Galtha is a 2020 Tamil-language political thriller directed by Hari Uthraa. The film  stars Sivanishanth, Ayra, and Antony, and is based on several true incidents of illegal dumping of medical waste and other hazardous waste form neighboring states such as Kerala on Tamilnadu border districts such as Puliyarai and Valliyoor in Tirunelveli district and border villages of Coimbatore.

Plot 
The plot of the film revolves around a fictional village called Thannilankadu and the political influence on the villages where the waste is being dumped. With the help of local political influence the trucks with medical and other waste are illegally transported through Tamil Nadu checkpost while returning from Kerala. The story travels on a village backdrop on how these hazardous waste causes numerous health problems and a sudden outbreak of an unknown virus and how the people are reacting to the situation.

Cast  
 Sivanishanth as Lenin 
 Ayra as Isaiarasi 
 Merku Thodarchi Malai Antony as Guna 
 Divya 
 Appukutty 
 Gajaraj as Church father
 Kaaka Muttai Sasi Kumar 
 SMT Karunanidhi
Tiger Garden Thangadurai
Muthuveera
Suresh

Release 
The Times of India gave the film one out of five stars and wrote that "There is amateurishness on all fronts, from the writing to the acting to the scoring". Dinamalar praised the background music while criticizing the shortcomings of the story. Maalaimalar praised the music and cinematography.

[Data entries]

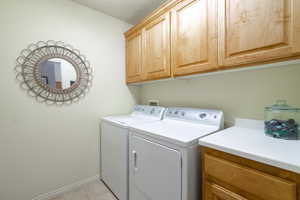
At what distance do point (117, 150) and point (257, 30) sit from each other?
1630 millimetres

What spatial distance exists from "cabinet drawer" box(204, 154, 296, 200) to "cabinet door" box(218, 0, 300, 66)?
700 millimetres

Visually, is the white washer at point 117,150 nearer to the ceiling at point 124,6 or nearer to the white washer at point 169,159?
the white washer at point 169,159

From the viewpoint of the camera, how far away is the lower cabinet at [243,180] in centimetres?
57

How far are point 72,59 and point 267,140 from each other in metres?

- [Problems to solve]
(1) In the Galtha article, what is the fictional village where the film's plot is centered?
(2) Based on the Galtha article, say whether each statement agrees with it, and quote the deciding words: (a) The film was directed by Hari Uthraa. (b) The Times of India gave the film four out of five stars. (c) Gajaraj plays a police officer.
(3) Reproduce the Galtha article from "Galtha is a" up to and including "villages of Coimbatore.".

- [Task results]
(1) Thannilankadu.

(2)
(a) Yes: "directed by Hari Uthraa."
(b) No: "The Times of India gave the film one out of five stars."
(c) No: "Gajaraj as Church father."

(3)
Galtha is a 2020 Tamil-language political thriller directed by Hari Uthraa. The film  stars Sivanishanth, Ayra, and Antony, and is based on several true incidents of illegal dumping of medical waste and other hazardous waste form neighboring states such as Kerala on Tamilnadu border districts such as Puliyarai and Valliyoor in Tirunelveli district and border villages of Coimbatore.